Repo History, USA
- REPOhistory began in Manhattan in 1989 as a study group of artists, scholars, teachers, and writers focused on the relationship of history to contemporary society. It grew into a forum for developing public art projects based on history and a platform for creating them. For the past ten years REPOhistory’s goal has been “To retrieve and relocate absent historical narratives at specific locations in the New York City area through counter-monuments, actions, and events”. The work is informed by a multicultural re-reading of history which focuses on issues of race, gender, class and sexuality. We choose to create public art because we wanted to expand the audience for art by going outside the confines of the museum and gallery structure. By choosing to create work with strong, alternative social commentary we are drawing on a tradition in art that is often ignored; the legacy of the Berlin Dadaists, Russian Constructivists, the New York Photo League and contemporary organizations like Political Art Documentation/Distribution (PAD/D), Group Material and Grand Fury.Through 6 major public projects and many smaller events, REPOhistory has continued to pursue this goal as an artist/scholar cooperative, along the way adding to its goals “to raise questions about the construction of history, to provide multiple viewpoints that encourage viewers to think critically, to explore how histories and their interpretations affect us today, and to engage with specific communities in order to facilitate their efforts to construct their own public histories”.
We believe that the arts are important to all aspects of society.
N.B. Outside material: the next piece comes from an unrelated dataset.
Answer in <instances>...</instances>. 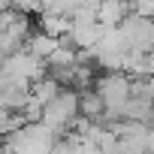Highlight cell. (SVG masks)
<instances>
[{"instance_id":"obj_7","label":"cell","mask_w":154,"mask_h":154,"mask_svg":"<svg viewBox=\"0 0 154 154\" xmlns=\"http://www.w3.org/2000/svg\"><path fill=\"white\" fill-rule=\"evenodd\" d=\"M72 18L69 15H57V12H42V30L51 33V36H63L69 30Z\"/></svg>"},{"instance_id":"obj_6","label":"cell","mask_w":154,"mask_h":154,"mask_svg":"<svg viewBox=\"0 0 154 154\" xmlns=\"http://www.w3.org/2000/svg\"><path fill=\"white\" fill-rule=\"evenodd\" d=\"M57 91H60V82L54 79L51 72H48V75H39L36 82H30V100H36L39 106H45Z\"/></svg>"},{"instance_id":"obj_1","label":"cell","mask_w":154,"mask_h":154,"mask_svg":"<svg viewBox=\"0 0 154 154\" xmlns=\"http://www.w3.org/2000/svg\"><path fill=\"white\" fill-rule=\"evenodd\" d=\"M57 130H51L45 121H24L15 130L6 133V139L0 142L9 151H51L57 145Z\"/></svg>"},{"instance_id":"obj_2","label":"cell","mask_w":154,"mask_h":154,"mask_svg":"<svg viewBox=\"0 0 154 154\" xmlns=\"http://www.w3.org/2000/svg\"><path fill=\"white\" fill-rule=\"evenodd\" d=\"M0 72H3V82H6V85L30 88V82H36L39 75H45V60L36 57L33 51H27V48L21 45V48H15L12 54L3 57Z\"/></svg>"},{"instance_id":"obj_3","label":"cell","mask_w":154,"mask_h":154,"mask_svg":"<svg viewBox=\"0 0 154 154\" xmlns=\"http://www.w3.org/2000/svg\"><path fill=\"white\" fill-rule=\"evenodd\" d=\"M75 118H79V94L60 88V91L42 106V118H39V121H45V124H48L51 130H57V133H66V130L75 124Z\"/></svg>"},{"instance_id":"obj_5","label":"cell","mask_w":154,"mask_h":154,"mask_svg":"<svg viewBox=\"0 0 154 154\" xmlns=\"http://www.w3.org/2000/svg\"><path fill=\"white\" fill-rule=\"evenodd\" d=\"M57 42H60V36H51V33H45V30H39V33H30L27 39H24V48L27 51H33L36 57H48L54 48H57Z\"/></svg>"},{"instance_id":"obj_9","label":"cell","mask_w":154,"mask_h":154,"mask_svg":"<svg viewBox=\"0 0 154 154\" xmlns=\"http://www.w3.org/2000/svg\"><path fill=\"white\" fill-rule=\"evenodd\" d=\"M148 127H151V130H154V115H151V121H148Z\"/></svg>"},{"instance_id":"obj_4","label":"cell","mask_w":154,"mask_h":154,"mask_svg":"<svg viewBox=\"0 0 154 154\" xmlns=\"http://www.w3.org/2000/svg\"><path fill=\"white\" fill-rule=\"evenodd\" d=\"M130 12H133V9H130V0H100L97 21L106 24V27H115V24H121Z\"/></svg>"},{"instance_id":"obj_8","label":"cell","mask_w":154,"mask_h":154,"mask_svg":"<svg viewBox=\"0 0 154 154\" xmlns=\"http://www.w3.org/2000/svg\"><path fill=\"white\" fill-rule=\"evenodd\" d=\"M9 3H12V9H18V12H24V15L42 9V0H9Z\"/></svg>"}]
</instances>
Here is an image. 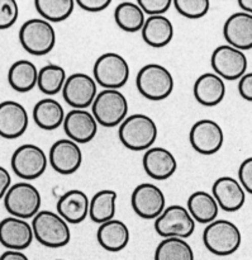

The relationship between art, culture and society is often confused, vague and ambiguous. In the USA it has sparked the “Cultural Wars” of the 1980s and the early 1990s. Even today there are many members of the US Congress and Senate who want to abolish the National Endowment for the Art and the National Endowment for the Humanities. The arts will always be controversial. Societies change and the arts can be a powerful way of expressing these changes. However, the arts are essential for helping individuals find their place within society and for shaping a collective cultural identity.